Le mélange de l’eau, Ariel Spiegler (par Didier Ayres)
Le mélange de l’eau, Ariel Spiegler, éditions de Corlevour, février 2023, 96 pages, 15 €
Attachement/détachement
Après ma lecture d’hier et d’avant-hier du nouveau recueil d’Ariel Spiegler, j’ai trouvé le motif clé de son univers, ou plutôt ce qui vient affleurer çà et là sa prosodie, son style. Tout d’abord en considérant le détachement de chaque vers, au sens primaire, c’est-à-dire non lié au reste du poème dans sa destination globale, dans sa signification, car ces vers fonctionnent de façon autonome dans leur nudité détachée, esthétique, de la saccade, du bout, du fragment, du sème de sens. Mais aussi de l’attachement compris comme fusion des réalités de la langue et de la vie. Fusion de l’univers physique de la poète et correspondance des éléments linguistiques dans le poème lui-même pris jusqu’à son unité la plus petite. Cela fait donc musique, chaque note côtoyant une autre note d’un autre ton, de façon fuguée.

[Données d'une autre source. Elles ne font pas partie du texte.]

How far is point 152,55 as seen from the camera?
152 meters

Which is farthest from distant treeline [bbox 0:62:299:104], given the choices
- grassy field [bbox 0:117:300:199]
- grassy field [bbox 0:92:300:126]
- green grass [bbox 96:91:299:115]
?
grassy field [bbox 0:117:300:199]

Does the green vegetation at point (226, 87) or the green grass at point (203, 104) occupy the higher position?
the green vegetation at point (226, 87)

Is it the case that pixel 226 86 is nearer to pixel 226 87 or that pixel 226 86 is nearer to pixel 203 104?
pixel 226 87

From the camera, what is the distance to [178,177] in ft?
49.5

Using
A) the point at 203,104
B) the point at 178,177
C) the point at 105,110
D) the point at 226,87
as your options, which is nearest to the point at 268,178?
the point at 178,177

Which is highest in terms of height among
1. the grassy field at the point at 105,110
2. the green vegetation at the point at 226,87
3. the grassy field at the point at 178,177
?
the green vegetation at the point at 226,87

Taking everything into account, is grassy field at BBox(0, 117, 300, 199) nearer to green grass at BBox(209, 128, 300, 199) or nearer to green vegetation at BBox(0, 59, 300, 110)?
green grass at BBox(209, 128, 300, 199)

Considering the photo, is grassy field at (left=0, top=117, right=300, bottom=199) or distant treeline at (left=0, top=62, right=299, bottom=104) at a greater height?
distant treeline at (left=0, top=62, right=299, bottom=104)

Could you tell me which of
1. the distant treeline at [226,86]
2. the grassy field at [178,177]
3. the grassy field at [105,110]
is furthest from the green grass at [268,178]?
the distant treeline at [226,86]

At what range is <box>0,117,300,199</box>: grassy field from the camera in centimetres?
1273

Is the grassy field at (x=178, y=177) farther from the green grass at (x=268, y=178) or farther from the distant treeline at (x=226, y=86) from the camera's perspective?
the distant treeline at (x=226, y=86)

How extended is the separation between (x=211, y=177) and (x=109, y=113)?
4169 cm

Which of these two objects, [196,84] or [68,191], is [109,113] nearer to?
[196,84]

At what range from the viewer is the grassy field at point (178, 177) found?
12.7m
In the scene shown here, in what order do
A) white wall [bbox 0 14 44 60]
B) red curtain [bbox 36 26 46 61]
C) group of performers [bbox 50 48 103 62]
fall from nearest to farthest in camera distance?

Est-ce que l’on pourrait écrire de ce livre qu’il est le portrait de la poétesse en fragments ? Ainsi, une expression d’unité corpusculaire. De là, on suppose une clarté, une transparence capable de nous fournir un monde intérieur tout en le nourrissant par des thèmes restreints : la mer ou l’océan – la Méditerranée et l’Atlantique –, l’eau – sous diverses formes –, le miroir – et sa capacité spéculaire –, des personnages comme Étienne – dont la réalité semble avérée –, la pendule… L’on s’attache à reconnaître dans ce continuel abandon de la signification au profit de la langue, de petites choses qui paraissent vivantes, mues dans le même temps par une réalité supérieure.
SALLE DE BAINS
Un bain chaud coule après le surf
Les vagues au loin leur vacarme
J’ai vu des méduses violettes
Des lieus jaunes lentement passer au ras du sable
Les vagues vertes ne se cassent pas
Oui, tentons l’expression : une poésie du phénomène.
DE L’EAU
Tu te souviens de ce que ça fait
La sensation du sel et du vent
Tiens bon
L’odeur de l’eau verte
Plate et sombre
Son mouvement tout noir
La promesse d’un orage et la lumière
Pour conclure, je dirai que cette poésie est à mettre généralement au rang du signe, de l’empreinte paradoxale de l’eau – car l’on ne sait pas très justement si l’eau possède une mémoire –, en tout cas d’un microcosme aqueux, de petites vagues se succédant qui font l’océan en disparaissant en tant que vagues. Une plasticité et une fluidité aussi qui forment un tout uni inconcevable, mais qui pourtant restent gravés dans le sol mouillé d’une fraction de la poésie contemporaine.